#### GIVEN TEXT:
Executing commands upon remote machines via secure email

Posted by Steve on Thu 12 Apr 2007 at 20:48

I recently came across the grunt package which is designed to allow you to execute commands remotely, via the delivery of GPG-signed email. Since documentation is scant this introductory article was born.

Once installed there are three commands that can be used:

gruntsend

This allows you to send a list of commands to your mail server, where they will be executed. You'll be prompted to sign your mail, and this will then be sent.

gruntrecieve

This is the part of the program which reads in the encrypted command(s), verifies the signature and if they are valid executes them.

gruntrun

This command simply executes a simple command upon the remote host - without you needing to write it to a temporary file and cause it to be uploaded as you would with gruntsend.

#### RECORDED INFORMATION:
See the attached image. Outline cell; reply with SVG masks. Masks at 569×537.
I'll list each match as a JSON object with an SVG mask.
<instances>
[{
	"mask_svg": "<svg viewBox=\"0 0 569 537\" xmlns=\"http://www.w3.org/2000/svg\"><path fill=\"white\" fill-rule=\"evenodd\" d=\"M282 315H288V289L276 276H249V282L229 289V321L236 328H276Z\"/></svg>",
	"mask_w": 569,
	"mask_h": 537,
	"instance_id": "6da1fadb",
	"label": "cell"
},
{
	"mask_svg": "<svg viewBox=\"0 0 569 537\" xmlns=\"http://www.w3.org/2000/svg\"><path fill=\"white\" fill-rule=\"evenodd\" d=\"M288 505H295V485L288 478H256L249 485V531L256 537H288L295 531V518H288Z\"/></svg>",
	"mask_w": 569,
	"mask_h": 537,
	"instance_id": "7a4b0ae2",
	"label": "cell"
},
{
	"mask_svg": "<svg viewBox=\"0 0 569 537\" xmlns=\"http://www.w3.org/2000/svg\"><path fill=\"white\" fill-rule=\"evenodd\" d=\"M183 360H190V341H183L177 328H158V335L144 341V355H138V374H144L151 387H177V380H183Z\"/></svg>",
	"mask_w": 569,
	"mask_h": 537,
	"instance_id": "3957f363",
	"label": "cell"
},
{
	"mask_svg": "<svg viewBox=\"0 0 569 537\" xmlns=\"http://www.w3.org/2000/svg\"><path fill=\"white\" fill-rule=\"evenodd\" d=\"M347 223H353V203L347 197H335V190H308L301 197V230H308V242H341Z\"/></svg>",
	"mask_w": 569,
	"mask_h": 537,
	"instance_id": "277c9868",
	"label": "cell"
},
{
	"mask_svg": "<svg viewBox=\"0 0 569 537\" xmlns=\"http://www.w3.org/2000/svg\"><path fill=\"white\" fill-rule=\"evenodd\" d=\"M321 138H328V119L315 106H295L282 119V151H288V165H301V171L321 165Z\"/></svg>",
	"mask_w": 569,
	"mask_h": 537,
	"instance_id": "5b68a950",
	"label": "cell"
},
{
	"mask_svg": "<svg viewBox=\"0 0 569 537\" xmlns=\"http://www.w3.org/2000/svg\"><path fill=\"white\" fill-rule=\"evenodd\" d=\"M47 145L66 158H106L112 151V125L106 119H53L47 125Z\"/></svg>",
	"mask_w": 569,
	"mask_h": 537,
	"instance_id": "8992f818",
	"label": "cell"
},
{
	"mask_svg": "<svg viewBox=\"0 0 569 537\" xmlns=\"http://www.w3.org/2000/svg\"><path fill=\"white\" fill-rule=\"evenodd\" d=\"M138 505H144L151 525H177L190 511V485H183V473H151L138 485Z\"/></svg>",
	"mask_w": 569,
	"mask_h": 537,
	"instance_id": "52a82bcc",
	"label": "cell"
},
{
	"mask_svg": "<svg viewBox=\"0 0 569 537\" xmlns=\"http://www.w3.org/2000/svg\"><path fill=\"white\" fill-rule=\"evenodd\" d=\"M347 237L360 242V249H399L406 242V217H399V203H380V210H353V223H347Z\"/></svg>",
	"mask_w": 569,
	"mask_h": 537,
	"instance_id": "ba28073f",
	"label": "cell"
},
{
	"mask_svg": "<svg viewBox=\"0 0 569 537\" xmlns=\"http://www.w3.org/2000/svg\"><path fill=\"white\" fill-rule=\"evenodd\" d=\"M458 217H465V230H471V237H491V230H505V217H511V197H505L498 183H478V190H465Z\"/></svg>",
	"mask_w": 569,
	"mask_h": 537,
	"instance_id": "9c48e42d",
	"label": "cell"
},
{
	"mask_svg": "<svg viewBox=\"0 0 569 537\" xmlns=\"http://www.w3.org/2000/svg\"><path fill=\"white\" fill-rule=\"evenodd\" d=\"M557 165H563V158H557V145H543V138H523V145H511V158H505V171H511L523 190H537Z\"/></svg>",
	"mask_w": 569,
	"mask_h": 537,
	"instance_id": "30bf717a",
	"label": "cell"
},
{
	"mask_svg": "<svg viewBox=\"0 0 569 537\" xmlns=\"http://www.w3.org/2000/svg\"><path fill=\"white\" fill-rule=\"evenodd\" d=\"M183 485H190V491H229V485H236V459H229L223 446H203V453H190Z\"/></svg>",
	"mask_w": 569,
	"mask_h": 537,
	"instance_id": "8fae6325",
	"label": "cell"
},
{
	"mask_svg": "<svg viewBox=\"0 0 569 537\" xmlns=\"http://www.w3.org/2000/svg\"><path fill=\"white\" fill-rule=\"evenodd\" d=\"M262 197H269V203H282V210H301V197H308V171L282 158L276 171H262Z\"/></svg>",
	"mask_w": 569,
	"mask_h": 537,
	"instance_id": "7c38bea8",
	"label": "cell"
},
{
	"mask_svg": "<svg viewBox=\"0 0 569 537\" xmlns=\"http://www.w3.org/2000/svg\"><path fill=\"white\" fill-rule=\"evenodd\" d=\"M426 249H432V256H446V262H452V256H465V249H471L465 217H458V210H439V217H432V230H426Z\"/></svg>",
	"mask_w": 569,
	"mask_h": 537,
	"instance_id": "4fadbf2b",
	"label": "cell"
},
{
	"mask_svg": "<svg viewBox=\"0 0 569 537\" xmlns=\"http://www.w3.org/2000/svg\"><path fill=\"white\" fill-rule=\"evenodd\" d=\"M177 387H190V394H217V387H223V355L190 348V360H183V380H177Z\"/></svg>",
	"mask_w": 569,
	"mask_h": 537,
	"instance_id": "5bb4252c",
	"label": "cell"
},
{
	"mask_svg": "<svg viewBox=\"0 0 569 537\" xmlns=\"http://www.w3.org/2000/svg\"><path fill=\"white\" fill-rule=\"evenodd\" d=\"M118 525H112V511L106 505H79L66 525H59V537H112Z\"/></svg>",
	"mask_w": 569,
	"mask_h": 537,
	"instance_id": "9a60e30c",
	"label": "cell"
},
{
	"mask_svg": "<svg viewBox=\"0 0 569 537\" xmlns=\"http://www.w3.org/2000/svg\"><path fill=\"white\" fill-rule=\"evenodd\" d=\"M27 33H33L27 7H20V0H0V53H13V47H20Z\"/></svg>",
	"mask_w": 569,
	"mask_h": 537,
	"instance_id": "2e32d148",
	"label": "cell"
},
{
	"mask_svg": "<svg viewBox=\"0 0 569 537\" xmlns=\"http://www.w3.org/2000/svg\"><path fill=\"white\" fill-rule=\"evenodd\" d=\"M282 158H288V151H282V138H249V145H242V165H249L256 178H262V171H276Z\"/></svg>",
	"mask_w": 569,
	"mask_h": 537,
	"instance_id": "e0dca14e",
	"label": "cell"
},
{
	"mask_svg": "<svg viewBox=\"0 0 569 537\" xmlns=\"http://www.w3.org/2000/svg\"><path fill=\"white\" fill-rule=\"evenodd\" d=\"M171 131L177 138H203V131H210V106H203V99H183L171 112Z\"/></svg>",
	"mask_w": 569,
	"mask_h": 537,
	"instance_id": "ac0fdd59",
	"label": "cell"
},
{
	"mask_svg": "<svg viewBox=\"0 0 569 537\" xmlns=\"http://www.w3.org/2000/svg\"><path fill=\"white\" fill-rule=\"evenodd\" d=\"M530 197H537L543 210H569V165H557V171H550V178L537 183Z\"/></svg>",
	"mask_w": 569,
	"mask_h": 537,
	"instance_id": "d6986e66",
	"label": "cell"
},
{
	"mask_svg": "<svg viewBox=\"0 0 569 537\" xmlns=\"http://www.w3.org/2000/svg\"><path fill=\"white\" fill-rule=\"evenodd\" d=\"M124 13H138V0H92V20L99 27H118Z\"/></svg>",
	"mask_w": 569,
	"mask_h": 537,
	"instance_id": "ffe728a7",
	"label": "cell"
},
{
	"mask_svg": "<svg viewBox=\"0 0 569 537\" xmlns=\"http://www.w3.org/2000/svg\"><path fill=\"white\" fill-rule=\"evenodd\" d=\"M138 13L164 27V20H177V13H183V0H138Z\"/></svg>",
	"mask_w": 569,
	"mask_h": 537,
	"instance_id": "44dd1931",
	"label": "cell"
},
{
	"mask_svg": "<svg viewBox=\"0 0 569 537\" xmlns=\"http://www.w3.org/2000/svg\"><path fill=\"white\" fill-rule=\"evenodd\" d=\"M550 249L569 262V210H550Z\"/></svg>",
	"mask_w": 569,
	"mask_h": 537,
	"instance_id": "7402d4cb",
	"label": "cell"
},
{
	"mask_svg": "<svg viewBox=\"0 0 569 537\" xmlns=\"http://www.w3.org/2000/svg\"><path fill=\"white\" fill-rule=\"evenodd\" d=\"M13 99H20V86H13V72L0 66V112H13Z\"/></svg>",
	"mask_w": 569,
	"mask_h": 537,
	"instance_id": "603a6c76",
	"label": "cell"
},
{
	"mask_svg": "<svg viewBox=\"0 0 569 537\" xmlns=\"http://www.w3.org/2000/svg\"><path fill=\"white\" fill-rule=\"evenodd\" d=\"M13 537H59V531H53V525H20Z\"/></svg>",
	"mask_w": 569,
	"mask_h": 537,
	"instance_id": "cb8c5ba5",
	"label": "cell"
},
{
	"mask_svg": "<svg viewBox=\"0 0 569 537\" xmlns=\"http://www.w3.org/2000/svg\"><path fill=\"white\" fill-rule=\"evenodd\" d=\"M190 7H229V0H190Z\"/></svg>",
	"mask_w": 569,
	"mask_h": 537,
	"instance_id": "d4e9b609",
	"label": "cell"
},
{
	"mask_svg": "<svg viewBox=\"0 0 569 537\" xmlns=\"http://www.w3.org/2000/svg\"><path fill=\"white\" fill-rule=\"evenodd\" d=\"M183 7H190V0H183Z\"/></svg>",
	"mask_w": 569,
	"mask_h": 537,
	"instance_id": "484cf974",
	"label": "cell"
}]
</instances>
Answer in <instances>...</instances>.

==

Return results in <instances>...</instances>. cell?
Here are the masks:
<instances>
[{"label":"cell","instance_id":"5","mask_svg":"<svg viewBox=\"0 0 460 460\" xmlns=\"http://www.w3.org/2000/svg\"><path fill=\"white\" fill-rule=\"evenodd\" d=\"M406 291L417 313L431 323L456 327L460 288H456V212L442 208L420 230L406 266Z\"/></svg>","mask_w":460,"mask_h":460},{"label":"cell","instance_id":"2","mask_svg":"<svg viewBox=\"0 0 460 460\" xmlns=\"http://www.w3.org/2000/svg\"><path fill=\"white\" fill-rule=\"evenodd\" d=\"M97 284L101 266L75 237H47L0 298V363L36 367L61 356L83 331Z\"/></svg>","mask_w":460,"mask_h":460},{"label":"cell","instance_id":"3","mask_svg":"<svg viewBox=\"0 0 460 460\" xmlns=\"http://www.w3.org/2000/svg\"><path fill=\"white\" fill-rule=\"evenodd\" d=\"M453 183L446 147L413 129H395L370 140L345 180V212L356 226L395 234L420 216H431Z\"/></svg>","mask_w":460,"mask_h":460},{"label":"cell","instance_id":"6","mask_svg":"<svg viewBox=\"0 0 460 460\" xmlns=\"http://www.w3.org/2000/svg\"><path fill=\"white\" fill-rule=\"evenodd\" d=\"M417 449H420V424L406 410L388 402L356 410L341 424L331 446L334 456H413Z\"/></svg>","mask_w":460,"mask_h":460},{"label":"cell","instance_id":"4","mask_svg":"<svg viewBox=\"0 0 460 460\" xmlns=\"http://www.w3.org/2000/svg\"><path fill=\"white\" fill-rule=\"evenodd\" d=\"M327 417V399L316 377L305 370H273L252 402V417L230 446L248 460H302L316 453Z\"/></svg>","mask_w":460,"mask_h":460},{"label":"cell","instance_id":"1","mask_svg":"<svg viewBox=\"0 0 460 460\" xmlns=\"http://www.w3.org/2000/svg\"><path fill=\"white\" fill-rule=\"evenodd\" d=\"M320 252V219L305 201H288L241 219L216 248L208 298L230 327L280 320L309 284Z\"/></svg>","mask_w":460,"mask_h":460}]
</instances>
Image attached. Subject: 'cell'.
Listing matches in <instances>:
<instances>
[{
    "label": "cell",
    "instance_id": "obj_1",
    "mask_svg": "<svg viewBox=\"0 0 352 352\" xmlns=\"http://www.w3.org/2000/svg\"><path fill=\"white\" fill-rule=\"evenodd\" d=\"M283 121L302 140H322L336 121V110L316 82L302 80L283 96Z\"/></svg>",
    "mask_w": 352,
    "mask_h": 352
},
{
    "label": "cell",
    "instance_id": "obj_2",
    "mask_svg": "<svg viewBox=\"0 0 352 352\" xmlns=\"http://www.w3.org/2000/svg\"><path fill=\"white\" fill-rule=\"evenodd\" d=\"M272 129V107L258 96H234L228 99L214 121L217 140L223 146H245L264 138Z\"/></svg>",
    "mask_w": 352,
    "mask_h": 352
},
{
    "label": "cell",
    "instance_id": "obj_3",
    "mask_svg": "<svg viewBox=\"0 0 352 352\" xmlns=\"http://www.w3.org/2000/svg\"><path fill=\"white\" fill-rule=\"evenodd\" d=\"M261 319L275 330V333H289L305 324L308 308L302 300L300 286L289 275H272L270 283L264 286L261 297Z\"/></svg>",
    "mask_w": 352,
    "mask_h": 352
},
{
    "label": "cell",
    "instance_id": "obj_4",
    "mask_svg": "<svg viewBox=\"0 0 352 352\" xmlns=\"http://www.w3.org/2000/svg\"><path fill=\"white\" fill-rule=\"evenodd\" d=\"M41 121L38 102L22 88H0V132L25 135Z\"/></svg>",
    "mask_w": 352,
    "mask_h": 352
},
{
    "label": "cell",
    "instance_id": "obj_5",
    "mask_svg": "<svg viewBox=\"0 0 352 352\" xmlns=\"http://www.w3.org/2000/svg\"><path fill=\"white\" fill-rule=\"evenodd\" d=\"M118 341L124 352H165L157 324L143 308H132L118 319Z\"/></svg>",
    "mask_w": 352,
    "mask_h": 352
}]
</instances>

==

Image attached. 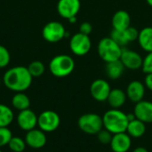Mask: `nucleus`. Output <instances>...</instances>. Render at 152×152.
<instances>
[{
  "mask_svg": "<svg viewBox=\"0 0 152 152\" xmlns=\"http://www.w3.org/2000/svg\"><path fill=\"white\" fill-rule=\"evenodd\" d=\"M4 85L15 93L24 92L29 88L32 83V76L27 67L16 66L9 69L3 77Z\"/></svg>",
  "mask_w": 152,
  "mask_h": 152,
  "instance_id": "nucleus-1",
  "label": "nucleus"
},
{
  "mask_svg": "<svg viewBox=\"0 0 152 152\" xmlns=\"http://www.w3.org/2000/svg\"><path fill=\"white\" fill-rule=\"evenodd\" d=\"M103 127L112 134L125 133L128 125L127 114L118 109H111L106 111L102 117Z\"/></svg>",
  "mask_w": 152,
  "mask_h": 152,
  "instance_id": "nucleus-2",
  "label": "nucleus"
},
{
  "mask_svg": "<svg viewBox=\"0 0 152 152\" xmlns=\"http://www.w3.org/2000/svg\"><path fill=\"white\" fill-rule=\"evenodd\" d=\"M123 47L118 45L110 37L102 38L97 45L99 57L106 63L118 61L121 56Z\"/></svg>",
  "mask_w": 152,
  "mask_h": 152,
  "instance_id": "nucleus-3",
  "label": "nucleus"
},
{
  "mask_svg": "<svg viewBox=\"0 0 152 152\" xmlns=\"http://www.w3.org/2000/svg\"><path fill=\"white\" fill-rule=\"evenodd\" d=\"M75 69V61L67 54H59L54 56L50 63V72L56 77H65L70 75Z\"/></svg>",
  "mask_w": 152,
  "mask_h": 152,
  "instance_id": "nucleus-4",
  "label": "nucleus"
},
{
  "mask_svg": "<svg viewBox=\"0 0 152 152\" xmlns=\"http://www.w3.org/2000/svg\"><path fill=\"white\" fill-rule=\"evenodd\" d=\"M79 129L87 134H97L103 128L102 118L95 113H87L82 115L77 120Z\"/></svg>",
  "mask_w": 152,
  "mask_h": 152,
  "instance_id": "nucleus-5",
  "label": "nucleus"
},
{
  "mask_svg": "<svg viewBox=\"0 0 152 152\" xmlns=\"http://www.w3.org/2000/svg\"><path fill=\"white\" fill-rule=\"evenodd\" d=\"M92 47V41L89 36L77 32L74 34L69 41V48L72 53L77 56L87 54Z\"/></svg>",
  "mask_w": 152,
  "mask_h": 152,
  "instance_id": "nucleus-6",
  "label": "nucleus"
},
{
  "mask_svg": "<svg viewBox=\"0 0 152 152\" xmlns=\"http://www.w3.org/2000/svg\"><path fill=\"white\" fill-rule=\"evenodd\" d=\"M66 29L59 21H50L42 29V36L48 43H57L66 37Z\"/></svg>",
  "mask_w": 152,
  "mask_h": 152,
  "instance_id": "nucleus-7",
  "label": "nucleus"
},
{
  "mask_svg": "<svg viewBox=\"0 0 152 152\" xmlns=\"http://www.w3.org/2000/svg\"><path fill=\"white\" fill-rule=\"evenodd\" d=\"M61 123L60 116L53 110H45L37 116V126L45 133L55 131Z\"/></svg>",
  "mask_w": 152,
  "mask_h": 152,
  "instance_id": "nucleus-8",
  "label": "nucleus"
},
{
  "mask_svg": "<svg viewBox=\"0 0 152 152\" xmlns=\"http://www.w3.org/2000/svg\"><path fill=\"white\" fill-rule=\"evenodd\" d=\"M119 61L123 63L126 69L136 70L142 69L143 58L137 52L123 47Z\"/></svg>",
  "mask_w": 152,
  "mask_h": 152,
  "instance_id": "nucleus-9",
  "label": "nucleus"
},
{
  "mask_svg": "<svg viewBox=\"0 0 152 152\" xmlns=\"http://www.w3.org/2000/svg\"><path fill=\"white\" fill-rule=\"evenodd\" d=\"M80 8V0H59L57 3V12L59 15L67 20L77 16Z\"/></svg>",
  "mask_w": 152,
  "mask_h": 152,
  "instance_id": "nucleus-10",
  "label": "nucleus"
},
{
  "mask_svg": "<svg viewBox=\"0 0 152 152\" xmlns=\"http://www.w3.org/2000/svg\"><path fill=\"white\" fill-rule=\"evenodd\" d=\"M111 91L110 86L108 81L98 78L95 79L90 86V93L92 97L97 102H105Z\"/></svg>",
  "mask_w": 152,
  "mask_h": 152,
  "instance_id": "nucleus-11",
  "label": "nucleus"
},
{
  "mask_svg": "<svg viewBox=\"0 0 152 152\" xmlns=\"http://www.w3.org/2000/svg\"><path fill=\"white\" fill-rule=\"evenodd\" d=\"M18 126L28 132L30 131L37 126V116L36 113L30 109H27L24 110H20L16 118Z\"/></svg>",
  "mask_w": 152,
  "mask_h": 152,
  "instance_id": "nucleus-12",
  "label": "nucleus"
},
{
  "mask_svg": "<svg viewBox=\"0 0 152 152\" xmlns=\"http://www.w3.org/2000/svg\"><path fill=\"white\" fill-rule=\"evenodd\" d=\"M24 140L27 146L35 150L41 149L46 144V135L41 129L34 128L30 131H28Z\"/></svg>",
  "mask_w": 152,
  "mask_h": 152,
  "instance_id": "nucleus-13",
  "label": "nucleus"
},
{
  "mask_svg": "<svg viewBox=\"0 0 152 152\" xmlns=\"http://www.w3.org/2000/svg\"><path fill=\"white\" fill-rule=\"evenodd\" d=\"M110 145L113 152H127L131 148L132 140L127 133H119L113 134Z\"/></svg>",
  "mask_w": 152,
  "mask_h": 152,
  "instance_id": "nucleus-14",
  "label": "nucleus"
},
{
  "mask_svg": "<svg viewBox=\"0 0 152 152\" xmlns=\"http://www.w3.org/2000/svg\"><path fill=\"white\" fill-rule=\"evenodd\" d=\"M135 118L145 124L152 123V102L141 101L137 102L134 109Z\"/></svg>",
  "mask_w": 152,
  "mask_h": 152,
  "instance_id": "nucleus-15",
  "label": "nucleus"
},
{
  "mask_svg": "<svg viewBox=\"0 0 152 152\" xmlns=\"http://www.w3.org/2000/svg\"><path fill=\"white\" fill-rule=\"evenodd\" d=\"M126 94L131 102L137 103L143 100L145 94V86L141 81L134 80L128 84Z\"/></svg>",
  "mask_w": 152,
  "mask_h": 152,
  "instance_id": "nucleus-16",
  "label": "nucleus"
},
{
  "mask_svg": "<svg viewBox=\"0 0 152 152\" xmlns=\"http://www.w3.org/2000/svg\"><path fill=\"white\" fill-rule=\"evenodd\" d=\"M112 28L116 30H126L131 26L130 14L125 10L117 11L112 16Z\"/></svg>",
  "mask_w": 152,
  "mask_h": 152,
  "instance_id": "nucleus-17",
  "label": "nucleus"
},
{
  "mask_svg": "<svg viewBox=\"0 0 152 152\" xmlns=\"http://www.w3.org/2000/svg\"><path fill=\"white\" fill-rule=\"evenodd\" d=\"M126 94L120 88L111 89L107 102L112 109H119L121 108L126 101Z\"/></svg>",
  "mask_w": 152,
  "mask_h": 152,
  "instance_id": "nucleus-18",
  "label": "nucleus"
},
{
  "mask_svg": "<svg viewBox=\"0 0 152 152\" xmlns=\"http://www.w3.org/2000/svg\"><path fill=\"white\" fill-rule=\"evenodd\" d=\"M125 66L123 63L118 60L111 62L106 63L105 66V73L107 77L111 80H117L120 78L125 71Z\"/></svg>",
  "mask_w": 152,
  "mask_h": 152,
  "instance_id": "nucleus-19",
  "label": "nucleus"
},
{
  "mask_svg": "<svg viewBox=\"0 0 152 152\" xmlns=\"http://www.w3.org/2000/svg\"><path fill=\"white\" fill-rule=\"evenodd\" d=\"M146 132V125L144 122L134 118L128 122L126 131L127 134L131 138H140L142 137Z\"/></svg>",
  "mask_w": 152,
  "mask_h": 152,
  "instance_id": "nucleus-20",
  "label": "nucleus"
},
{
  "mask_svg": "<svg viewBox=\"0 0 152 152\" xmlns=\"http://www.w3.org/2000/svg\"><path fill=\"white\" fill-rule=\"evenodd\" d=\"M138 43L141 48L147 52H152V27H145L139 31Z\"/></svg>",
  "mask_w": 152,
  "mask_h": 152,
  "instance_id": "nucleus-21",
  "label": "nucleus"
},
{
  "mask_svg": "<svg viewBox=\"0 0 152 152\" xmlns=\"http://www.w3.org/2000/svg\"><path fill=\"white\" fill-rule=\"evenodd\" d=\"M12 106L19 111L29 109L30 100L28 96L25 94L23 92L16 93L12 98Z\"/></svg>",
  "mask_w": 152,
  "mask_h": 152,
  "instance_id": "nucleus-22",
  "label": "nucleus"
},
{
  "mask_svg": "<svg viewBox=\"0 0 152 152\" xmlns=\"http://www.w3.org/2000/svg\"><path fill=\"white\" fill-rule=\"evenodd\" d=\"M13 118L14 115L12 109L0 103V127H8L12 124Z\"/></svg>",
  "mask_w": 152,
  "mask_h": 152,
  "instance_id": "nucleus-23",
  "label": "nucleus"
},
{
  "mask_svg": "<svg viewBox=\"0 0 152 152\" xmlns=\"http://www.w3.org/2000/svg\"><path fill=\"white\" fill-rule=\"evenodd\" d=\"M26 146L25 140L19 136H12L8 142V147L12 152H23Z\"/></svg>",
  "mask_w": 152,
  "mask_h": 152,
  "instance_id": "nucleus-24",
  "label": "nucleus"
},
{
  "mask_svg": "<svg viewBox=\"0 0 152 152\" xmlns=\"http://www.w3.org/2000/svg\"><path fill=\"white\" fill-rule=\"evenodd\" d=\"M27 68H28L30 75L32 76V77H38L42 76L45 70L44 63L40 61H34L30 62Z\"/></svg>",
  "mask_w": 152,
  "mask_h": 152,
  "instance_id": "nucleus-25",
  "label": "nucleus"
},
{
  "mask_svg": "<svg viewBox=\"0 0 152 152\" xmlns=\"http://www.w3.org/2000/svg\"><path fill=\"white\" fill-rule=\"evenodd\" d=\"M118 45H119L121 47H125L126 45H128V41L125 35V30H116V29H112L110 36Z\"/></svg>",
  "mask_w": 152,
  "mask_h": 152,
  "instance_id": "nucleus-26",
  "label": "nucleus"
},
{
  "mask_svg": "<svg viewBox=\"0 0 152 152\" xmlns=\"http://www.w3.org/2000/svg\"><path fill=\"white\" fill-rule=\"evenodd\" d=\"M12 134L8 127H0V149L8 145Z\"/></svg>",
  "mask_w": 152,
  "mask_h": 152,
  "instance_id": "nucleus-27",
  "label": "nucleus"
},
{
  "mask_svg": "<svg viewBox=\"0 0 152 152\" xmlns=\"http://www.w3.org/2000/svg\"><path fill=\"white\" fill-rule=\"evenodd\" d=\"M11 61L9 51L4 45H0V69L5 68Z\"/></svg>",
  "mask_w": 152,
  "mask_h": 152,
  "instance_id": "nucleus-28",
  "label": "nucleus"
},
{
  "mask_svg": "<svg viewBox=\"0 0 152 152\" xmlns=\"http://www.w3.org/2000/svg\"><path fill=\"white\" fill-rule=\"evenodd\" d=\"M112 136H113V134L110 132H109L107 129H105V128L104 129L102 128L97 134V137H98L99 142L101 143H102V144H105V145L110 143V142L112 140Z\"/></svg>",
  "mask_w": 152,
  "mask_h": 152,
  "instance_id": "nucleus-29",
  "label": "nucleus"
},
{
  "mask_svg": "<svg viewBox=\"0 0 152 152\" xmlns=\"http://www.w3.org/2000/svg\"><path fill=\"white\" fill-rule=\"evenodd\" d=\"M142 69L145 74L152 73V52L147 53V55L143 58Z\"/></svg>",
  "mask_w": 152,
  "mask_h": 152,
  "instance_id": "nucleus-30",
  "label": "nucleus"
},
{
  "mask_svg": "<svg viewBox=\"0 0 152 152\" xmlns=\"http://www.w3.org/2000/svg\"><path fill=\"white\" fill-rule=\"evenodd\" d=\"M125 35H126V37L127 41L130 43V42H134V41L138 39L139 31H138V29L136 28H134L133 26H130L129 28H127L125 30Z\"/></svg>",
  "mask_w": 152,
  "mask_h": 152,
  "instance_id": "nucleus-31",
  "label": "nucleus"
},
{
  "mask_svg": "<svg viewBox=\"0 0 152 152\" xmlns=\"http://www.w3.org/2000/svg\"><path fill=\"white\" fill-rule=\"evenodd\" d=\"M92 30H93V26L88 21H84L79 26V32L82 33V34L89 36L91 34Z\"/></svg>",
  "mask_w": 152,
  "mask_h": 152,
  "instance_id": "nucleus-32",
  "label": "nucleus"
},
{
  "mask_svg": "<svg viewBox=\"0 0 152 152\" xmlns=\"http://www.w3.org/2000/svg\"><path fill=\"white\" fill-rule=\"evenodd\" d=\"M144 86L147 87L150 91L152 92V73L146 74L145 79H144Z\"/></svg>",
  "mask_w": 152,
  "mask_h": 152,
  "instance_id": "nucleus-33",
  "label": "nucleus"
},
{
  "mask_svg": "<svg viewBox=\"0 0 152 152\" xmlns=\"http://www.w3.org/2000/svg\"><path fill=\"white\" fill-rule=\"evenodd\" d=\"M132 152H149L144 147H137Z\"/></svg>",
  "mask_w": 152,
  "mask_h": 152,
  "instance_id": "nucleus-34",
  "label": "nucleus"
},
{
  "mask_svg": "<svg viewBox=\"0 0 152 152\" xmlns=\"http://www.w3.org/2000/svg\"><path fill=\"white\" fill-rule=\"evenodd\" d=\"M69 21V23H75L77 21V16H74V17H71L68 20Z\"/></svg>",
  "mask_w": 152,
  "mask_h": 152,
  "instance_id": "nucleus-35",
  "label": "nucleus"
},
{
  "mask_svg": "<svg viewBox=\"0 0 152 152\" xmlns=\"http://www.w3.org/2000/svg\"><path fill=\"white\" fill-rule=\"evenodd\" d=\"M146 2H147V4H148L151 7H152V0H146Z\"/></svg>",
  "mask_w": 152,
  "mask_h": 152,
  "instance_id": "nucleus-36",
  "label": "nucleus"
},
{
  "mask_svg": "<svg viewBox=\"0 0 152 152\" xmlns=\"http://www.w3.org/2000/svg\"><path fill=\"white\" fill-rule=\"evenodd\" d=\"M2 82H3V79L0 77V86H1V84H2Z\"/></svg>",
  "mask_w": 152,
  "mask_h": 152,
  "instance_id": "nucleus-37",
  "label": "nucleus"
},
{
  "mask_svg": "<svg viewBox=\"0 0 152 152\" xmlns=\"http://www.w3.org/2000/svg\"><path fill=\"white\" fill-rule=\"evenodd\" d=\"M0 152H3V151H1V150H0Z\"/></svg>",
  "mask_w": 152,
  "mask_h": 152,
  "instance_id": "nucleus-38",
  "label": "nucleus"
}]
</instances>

#### WRITTEN INSTRUCTION 1:
Please reproduce the passage of the grunt article above, starting with "Posted by Steve" and going on through "valid executes them.".
#### WRITTEN INSTRUCTION 2:
Decide whether each statement agrees with the grunt article, giving yes or no and quoting the deciding words: (a) The article was posted on Thursday, 12 April 2007. (b) gruntrun requires the command to be written to a temporary file before it runs. (c) gruntrecieve checks the signature before executing commands.
#### WRITTEN INSTRUCTION 3:
According to the grunt article, how many commands can be used once the package is installed?

#### EXERCISE SOLUTION 1:
Posted by Steve on Thu 12 Apr 2007 at 20:48

I recently came across the grunt package which is designed to allow you to execute commands remotely, via the delivery of GPG-signed email. Since documentation is scant this introductory article was born.

Once installed there are three commands that can be used:

gruntsend

This allows you to send a list of commands to your mail server, where they will be executed. You'll be prompted to sign your mail, and this will then be sent.

gruntrecieve

This is the part of the program which reads in the encrypted command(s), verifies the signature and if they are valid executes them.

#### EXERCISE SOLUTION 2:
(a) Yes: "Posted by Steve on Thu 12 Apr 2007 at 20:48".
(b) No: "without you needing to write it to a temporary file".
(c) Yes: "verifies the signature and if they are valid executes them".

#### EXERCISE SOLUTION 3:
Three commands.